[TESTO MOSTRATO]
== == ==

Diritto Commerciale

Tassi d’interesse usurai

usuraIn tempo di crisi come questo in cui versa l’Italia, le famiglie si trovano costrette a dover fare i conti con continue imposte e tassazioni di vario genere, quindi spesso non basta “stringere la cinghia”.

Gli italiani si scontrano ogni giorno con nuove piaghe sociali e come se non bastasse si ritrovano a dover fare far bilanciare conti che non sempre quadrano, forse bilanciare è una parola troppo grande dato che i conti di cui parliamo spesso sono caratterizzati dal segno negativo.

Qual è la soluzione in questo caso?

Affidarsi ad istituti di credito, con la speranza di restituire gradualmente quanto ottenuto a titolo di mutuo/prestito, tanto una piccola cifra al mese non può disastrare ulteriormente la situazione”.

Oggi cresce a dismisura la percentuale di persone che si affidano a banche o società finanziarie per avere liquidità, spesso però coloro che lo fanno vengono messi in ginocchio da cattive informazioni, postille poco visibili, o da tassi oscillanti.

La Suprema Corte di Cassazione, con sentenza n. 350 del 9 gennaio 2013,ha reso una pronuncia in materia di mutui e, precisamente, in tema di interessi.

Il mutuo è un contratto tipico, con il quale una parte, detta mutuante, consegna all’altra, detta mutuataria, una somma di denaro o una quantità di beni fungibili, che l’altra si obbliga a restituire successivamente con altrettante cose della stessa specie e qualità.

L’istituto trova espressa disciplina nel codice civile all’art. 1813 e seguenti.

Il mutuo, solitamente, viene stipulato con un istituto creditore e, in tal caso, sono assai frequenti i mutui c.d. onerosi, consistenti nell’obbligo per la parte mutuataria di rientrare del debito sorto a seguito della stipula del contratto di mutuo, restituendo alla parte mutuante, oltre al capitale, anche una somma a titolo di interessi.

A tal proposito, il mutuo può essere stipulato mediante la previsione di un tasso di interessi fisso o variabile.

La determinazione degli interessi deve essere effettuata nel rispetto del tetto stabilito nel Decreto del Ministero dell’Economia e delle Finanze.

Ma in quale caso si può parlare di tassi usurai?

La risposta la attingiamo dal portale della Banca d’Italia.

Il Ministero del Tesoro rileva ogni trimestre il Tasso Effettivo Globale Medio (TEGM) degli interessi praticati dall’intero sistema bancario e finanziario italiano; i tassi medi comprendono spese e commissioni, ma non la commissione di massimo scoperto.

== == ==

Nel testo sui tassi d'interesse usurai, con quale frequenza il Ministero del Tesoro rileva il Tasso Effettivo Globale Medio?

[RECORD SALVATI]
== == ==

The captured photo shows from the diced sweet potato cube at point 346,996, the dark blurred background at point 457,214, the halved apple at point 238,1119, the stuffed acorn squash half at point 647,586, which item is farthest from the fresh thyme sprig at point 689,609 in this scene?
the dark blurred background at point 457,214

== == ==

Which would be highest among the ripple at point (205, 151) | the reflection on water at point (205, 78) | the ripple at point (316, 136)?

== == ==

[SOLUZIONE] Lo rileva ogni trimestre.